Project Page | Paper | ArXiv | Tweet Thread | Data | Pretrained Models
Official implementation of our approach for modelling the dynamic 3D world as a set of 3D Gaussians that move & rotate over time. This extends Gaussian Splatting to dynamic scenes, with accurate novel-view synthesis and dense 3D 6-DOF tracking.
Dynamic 3D Gaussians: Tracking by Persistent Dynamic View Synthesis
Jonathon Luiten 1, 2,
Georgios Kopanas 3,
Bastian Leibe 2,
Deva Ramanan 1
1 Carnegie Mellon University, 2 RWTH Aachen University, 3 Inria & Universite Cote d’Azur, France
[email protected]
# Install this repo (pytorch)
git clone [email protected]:JonathonLuiten/Dynamic3DGaussians.git
conda env create --file environment.yml
conda activate dynamic_gaussians
# Install rendering code (cuda)
git clone [email protected]:JonathonLuiten/diff-gaussian-rasterization-w-depth.git
cd diff-gaussian-rasterization-w-depth
python setup.py install
pip install .
cd Dynamic3DGaussians
wget https://omnomnom.vision.rwth-aachen.de/data/Dynamic3DGaussians/output.zip # Download pretrained models
unzip output.zip
python visualize.py # See code for visualization options
cd Dynamic3DGaussians
wget https://omnomnom.vision.rwth-aachen.de/data/Dynamic3DGaussians/data.zip # Download training data
unzip data.zip
python train.py
I tried really hard to make this code really clean and useful for building upon. In my opinion it is now much nicer than the original code it was built upon. Everything is relatively 'functional' and I tried to remove redundant classes and modules wherever possible. Almost all of the code is in train.py in a few core functions, with the overall training loop clearly laid out. There are only a few other helper functions used, divided between helpers.py and external.py (depending on license). I have split all useful variables into two dicts: 'params' (those updated with gradient descent), and 'variables' (those not updated by gradient descent). There is also a custom visualization codebase build using Open3D (used for the cool visuals on the website) that is entirely in visualize.py. Please let me know if there is anyway you think the code could be cleaner.

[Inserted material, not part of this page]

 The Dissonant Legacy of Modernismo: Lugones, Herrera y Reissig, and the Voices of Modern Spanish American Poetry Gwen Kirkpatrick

This code works quite well and gives excellent results. However I have noted that sometimes it does give somewhat worse results compared to my older messy code, and perhaps this is because there may have been some bugs introduced in the cleanup process. I don't know exactly where or why the results are different (or even if they are different, maybe I was getting bad results randomly), and I don't have time to do a thorough investigation myself. Releasing this code as-is now because many people have been asking for it, and maybe together we can figure this out. I would love any help investigating this, and in general figure out anyway to improve this code and the results. I am happy to share old code with people who want to explicitly find the differences, on the conditions that (a) it is only used for improving this code base, and (b) it is deleted and not built upon / used after. This code is thus a work in progress.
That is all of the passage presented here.